[Stored entries]
• • • • • • •

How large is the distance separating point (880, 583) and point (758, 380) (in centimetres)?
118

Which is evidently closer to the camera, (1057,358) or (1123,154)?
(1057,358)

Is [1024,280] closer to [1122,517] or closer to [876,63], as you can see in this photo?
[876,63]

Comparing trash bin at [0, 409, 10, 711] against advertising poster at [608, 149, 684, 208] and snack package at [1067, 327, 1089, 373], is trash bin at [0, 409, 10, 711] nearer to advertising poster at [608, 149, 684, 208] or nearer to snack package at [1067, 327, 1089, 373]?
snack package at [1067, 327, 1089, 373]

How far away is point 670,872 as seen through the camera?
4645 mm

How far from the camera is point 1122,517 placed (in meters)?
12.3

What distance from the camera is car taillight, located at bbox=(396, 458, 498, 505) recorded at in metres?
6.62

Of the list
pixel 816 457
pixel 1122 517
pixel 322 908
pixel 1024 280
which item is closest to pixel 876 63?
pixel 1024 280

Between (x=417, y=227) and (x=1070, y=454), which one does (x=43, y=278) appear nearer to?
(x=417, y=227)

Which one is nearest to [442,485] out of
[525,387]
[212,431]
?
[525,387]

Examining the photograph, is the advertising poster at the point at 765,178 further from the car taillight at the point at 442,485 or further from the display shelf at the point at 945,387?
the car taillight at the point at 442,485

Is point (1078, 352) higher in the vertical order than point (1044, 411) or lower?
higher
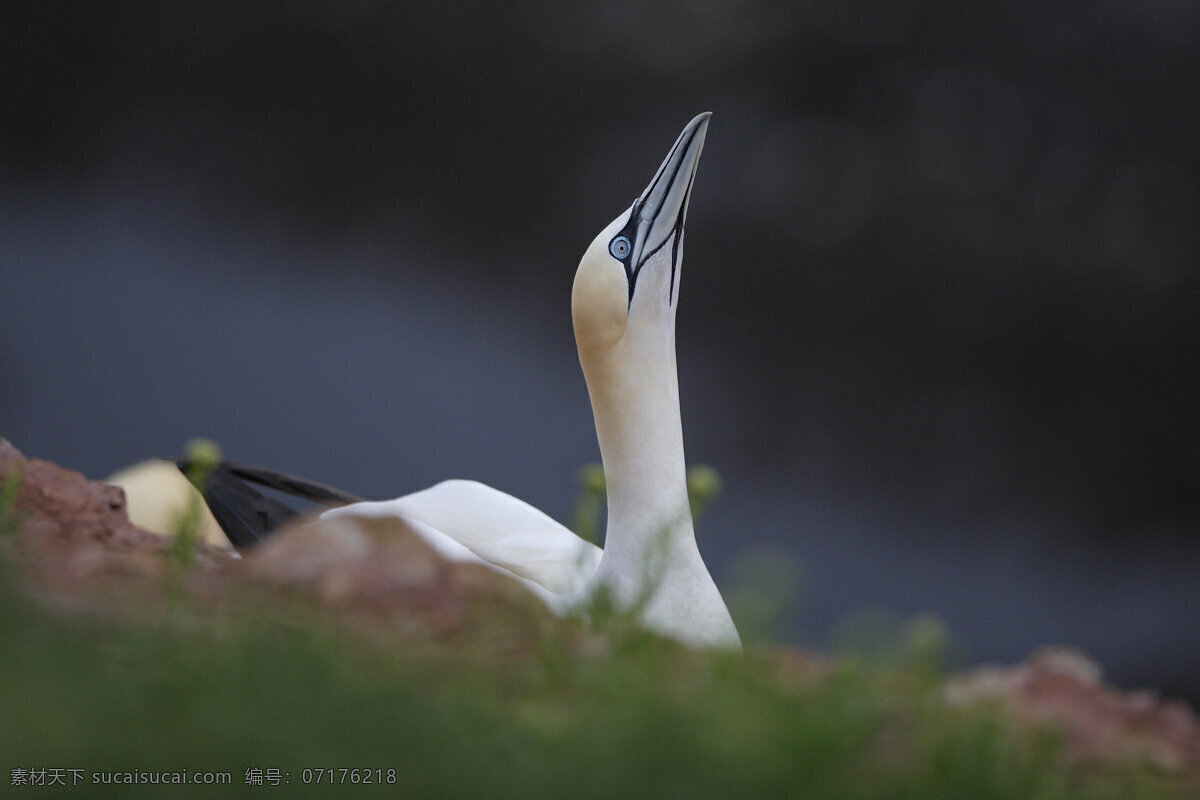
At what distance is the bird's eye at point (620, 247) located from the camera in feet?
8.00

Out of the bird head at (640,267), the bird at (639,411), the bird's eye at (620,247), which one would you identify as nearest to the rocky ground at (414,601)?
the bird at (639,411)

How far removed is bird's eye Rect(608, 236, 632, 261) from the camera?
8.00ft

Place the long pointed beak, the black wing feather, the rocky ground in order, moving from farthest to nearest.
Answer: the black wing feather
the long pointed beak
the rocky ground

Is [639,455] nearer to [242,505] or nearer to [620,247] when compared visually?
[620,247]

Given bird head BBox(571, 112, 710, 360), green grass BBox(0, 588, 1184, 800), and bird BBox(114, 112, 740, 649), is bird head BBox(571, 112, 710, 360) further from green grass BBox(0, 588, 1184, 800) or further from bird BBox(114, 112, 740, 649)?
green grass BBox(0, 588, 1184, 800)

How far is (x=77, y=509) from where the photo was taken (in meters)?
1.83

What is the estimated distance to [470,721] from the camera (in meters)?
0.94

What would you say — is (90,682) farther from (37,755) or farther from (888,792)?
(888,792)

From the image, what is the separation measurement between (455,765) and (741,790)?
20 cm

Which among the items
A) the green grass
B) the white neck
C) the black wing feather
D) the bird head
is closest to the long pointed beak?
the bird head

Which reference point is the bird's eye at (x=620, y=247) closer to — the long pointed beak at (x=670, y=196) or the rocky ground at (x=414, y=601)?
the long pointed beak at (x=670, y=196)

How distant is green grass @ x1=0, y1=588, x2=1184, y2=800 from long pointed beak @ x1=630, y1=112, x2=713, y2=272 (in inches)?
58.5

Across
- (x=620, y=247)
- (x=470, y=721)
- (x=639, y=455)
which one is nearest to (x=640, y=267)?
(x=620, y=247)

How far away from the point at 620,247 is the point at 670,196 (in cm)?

• • • • • • •

Aim of the task: Please print all of the data above word for word, leaving out the pictures.

Solution to this task:
How large is the distance separating point (880, 583) and point (758, 380) (in centimetres)?
118

Which is evidently closer to the camera, (1057,358) or (1123,154)?
(1057,358)

Is [1024,280] closer to [1122,517] or closer to [876,63], as you can see in this photo?
[876,63]

Comparing trash bin at [0, 409, 10, 711] against advertising poster at [608, 149, 684, 208] and snack package at [1067, 327, 1089, 373], is trash bin at [0, 409, 10, 711] nearer to advertising poster at [608, 149, 684, 208] or nearer to snack package at [1067, 327, 1089, 373]?
snack package at [1067, 327, 1089, 373]

How far away is point 670,872 as seen through the camera?
4645 mm

How far from the camera is point 1122,517 placed (in meters)?
12.3

What distance from the camera is car taillight, located at bbox=(396, 458, 498, 505) recorded at in metres?
6.62

Of the list
pixel 816 457
pixel 1122 517
pixel 322 908
pixel 1024 280
which item is closest to pixel 876 63?
pixel 1024 280

Between (x=417, y=227) and (x=1070, y=454), which one does (x=43, y=278) appear nearer to?
(x=417, y=227)

Which one is nearest to [442,485] out of
[525,387]
[212,431]
?
[525,387]

Examining the photograph, is the advertising poster at the point at 765,178 further from the car taillight at the point at 442,485 or further from the display shelf at the point at 945,387?
the car taillight at the point at 442,485

Is point (1078, 352) higher in the vertical order than point (1044, 411) or lower?
higher
At what distance is the bird's eye at point (620, 247) located from the camera in feet?
8.00

Out of the bird head at (640,267), the bird at (639,411), the bird's eye at (620,247), which one would you identify as nearest to the rocky ground at (414,601)?
the bird at (639,411)

How far removed is bird's eye Rect(608, 236, 632, 261) from the camera?
8.00ft

Place the long pointed beak, the black wing feather, the rocky ground in order, moving from farthest to nearest.
Answer: the black wing feather
the long pointed beak
the rocky ground

Is [639,455] nearer to [242,505] or nearer to [620,247] when compared visually?
[620,247]

Given bird head BBox(571, 112, 710, 360), green grass BBox(0, 588, 1184, 800), and bird BBox(114, 112, 740, 649), is bird head BBox(571, 112, 710, 360) further from green grass BBox(0, 588, 1184, 800) or further from bird BBox(114, 112, 740, 649)?
green grass BBox(0, 588, 1184, 800)

How far is (x=77, y=509) from where the photo was taken (in meters)?
1.83

What is the estimated distance to [470,721] from the camera (in meters)?
0.94

What would you say — is (90,682) farther from (37,755) or farther from (888,792)?
(888,792)

From the image, what is the separation measurement between (455,765) and (741,790)?
20 cm

Which among the items
A) the green grass
B) the white neck
C) the black wing feather
D) the bird head
is closest to the long pointed beak?
the bird head

Which reference point is the bird's eye at (x=620, y=247) closer to — the long pointed beak at (x=670, y=196) or the rocky ground at (x=414, y=601)?
the long pointed beak at (x=670, y=196)

How distant is green grass @ x1=0, y1=588, x2=1184, y2=800 from long pointed beak @ x1=630, y1=112, x2=713, y2=272 (in inches)?
58.5

Across
- (x=620, y=247)
- (x=470, y=721)
- (x=639, y=455)
which one is nearest to (x=640, y=267)?
(x=620, y=247)

How far away from the point at 620,247 is the point at 670,196 (in cm)?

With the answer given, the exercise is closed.